- AIM OF THE TASK -
Only one stretch of the listing below is wanted. Give it again exactly, from the line with "The red blood cells show no rouleaux formation. One" through the line with "- Platelet locations: [894, 225, 973, 301]".

- DATA -
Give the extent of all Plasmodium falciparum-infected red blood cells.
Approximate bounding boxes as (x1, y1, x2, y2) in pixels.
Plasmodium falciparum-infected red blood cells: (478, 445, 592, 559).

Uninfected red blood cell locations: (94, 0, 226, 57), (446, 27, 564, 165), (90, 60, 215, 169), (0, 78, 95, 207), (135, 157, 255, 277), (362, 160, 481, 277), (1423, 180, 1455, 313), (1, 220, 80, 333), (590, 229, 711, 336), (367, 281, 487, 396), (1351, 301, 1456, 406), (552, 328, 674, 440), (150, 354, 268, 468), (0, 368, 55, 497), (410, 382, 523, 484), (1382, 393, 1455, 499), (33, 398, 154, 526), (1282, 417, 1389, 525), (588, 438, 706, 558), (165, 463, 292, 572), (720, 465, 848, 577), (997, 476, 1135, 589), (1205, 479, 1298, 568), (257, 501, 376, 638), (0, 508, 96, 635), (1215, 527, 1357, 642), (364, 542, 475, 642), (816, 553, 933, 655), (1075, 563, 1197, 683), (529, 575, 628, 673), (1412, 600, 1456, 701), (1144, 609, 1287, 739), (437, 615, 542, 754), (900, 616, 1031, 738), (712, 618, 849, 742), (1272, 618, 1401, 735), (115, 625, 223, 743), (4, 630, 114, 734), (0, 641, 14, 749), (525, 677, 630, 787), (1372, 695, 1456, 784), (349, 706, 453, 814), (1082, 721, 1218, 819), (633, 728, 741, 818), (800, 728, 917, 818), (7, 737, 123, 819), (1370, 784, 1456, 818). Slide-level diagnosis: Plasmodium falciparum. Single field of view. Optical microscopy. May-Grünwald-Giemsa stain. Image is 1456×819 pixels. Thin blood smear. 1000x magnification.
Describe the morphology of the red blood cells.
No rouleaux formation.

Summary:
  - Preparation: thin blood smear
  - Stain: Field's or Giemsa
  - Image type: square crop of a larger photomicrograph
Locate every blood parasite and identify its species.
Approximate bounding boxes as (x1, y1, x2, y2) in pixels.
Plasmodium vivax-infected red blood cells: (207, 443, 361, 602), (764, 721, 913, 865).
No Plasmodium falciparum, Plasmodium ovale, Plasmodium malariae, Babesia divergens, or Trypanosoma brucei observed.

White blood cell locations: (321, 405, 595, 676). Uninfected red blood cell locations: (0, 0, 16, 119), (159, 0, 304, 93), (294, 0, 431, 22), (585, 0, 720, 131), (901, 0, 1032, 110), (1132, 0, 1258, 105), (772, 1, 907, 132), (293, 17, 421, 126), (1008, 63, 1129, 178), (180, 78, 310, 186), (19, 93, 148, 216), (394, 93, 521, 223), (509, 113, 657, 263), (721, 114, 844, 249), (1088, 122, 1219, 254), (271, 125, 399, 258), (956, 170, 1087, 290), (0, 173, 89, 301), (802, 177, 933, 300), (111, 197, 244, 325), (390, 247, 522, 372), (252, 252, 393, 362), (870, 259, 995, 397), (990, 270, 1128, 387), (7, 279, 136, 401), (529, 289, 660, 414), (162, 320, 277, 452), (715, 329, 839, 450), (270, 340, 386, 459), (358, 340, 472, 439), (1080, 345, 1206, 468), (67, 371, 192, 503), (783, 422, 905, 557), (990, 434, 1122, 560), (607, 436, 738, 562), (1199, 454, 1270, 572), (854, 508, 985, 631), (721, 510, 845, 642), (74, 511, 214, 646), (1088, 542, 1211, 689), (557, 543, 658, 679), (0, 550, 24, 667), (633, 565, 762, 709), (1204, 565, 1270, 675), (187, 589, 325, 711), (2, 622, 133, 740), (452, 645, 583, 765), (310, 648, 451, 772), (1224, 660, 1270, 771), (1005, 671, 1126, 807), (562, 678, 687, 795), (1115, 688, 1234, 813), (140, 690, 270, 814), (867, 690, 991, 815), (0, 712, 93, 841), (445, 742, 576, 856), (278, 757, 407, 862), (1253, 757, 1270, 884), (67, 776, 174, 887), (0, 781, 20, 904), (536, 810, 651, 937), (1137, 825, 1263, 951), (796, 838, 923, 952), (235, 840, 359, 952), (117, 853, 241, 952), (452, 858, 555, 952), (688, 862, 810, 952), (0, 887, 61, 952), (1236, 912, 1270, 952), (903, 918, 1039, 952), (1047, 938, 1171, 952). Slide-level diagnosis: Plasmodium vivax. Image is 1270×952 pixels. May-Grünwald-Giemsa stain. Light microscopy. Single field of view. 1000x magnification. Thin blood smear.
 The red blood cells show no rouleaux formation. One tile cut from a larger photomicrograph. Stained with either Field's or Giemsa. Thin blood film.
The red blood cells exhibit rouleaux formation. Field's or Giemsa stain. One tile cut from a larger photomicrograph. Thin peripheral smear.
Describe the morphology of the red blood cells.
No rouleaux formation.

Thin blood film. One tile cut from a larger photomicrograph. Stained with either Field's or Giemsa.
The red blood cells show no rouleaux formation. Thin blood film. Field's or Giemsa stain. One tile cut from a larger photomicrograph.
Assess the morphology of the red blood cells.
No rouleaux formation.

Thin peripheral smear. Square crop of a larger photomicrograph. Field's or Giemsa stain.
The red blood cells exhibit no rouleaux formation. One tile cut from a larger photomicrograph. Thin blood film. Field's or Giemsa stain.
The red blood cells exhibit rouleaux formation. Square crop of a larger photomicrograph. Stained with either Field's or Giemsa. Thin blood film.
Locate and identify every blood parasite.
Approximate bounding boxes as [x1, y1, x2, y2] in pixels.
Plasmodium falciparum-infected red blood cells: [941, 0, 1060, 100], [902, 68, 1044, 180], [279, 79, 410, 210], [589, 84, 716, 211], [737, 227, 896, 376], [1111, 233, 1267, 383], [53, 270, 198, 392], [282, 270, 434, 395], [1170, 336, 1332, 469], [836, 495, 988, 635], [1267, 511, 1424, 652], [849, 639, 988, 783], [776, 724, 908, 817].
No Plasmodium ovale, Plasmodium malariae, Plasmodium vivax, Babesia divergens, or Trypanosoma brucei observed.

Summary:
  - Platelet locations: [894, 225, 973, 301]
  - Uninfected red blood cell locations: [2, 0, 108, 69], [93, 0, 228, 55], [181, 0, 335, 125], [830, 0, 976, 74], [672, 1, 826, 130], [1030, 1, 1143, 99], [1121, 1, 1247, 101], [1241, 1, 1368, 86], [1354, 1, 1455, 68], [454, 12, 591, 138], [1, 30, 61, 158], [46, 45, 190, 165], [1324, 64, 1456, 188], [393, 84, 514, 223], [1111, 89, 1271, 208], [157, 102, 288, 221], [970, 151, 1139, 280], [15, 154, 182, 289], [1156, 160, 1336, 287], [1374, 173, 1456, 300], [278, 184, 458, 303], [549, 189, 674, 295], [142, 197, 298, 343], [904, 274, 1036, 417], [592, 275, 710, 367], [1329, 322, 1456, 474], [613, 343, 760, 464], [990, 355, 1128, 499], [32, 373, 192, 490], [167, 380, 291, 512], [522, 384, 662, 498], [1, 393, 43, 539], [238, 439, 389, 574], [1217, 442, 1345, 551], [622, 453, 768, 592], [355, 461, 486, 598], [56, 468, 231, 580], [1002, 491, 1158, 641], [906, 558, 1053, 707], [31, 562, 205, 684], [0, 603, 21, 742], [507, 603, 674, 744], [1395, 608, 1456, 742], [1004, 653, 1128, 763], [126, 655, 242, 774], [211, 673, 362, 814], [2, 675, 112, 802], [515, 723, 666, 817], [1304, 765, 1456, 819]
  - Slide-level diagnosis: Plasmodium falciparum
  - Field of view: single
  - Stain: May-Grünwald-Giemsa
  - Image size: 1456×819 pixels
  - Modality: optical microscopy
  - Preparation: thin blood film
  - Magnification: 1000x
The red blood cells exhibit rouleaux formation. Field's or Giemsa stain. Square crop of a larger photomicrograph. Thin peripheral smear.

- ANSWER TO THIS EXERCISE -
 The red blood cells show no rouleaux formation. One tile cut from a larger photomicrograph. Stained with either Field's or Giemsa. Thin blood film.
The red blood cells exhibit rouleaux formation. Field's or Giemsa stain. One tile cut from a larger photomicrograph. Thin peripheral smear.
Describe the morphology of the red blood cells.
No rouleaux formation.

Thin blood film. One tile cut from a larger photomicrograph. Stained with either Field's or Giemsa.
The red blood cells show no rouleaux formation. Thin blood film. Field's or Giemsa stain. One tile cut from a larger photomicrograph.
Assess the morphology of the red blood cells.
No rouleaux formation.

Thin peripheral smear. Square crop of a larger photomicrograph. Field's or Giemsa stain.
The red blood cells exhibit no rouleaux formation. One tile cut from a larger photomicrograph. Thin blood film. Field's or Giemsa stain.
The red blood cells exhibit rouleaux formation. Square crop of a larger photomicrograph. Stained with either Field's or Giemsa. Thin blood film.
Locate and identify every blood parasite.
Approximate bounding boxes as [x1, y1, x2, y2] in pixels.
Plasmodium falciparum-infected red blood cells: [941, 0, 1060, 100], [902, 68, 1044, 180], [279, 79, 410, 210], [589, 84, 716, 211], [737, 227, 896, 376], [1111, 233, 1267, 383], [53, 270, 198, 392], [282, 270, 434, 395], [1170, 336, 1332, 469], [836, 495, 988, 635], [1267, 511, 1424, 652], [849, 639, 988, 783], [776, 724, 908, 817].
No Plasmodium ovale, Plasmodium malariae, Plasmodium vivax, Babesia divergens, or Trypanosoma brucei observed.

Summary:
  - Platelet locations: [894, 225, 973, 301]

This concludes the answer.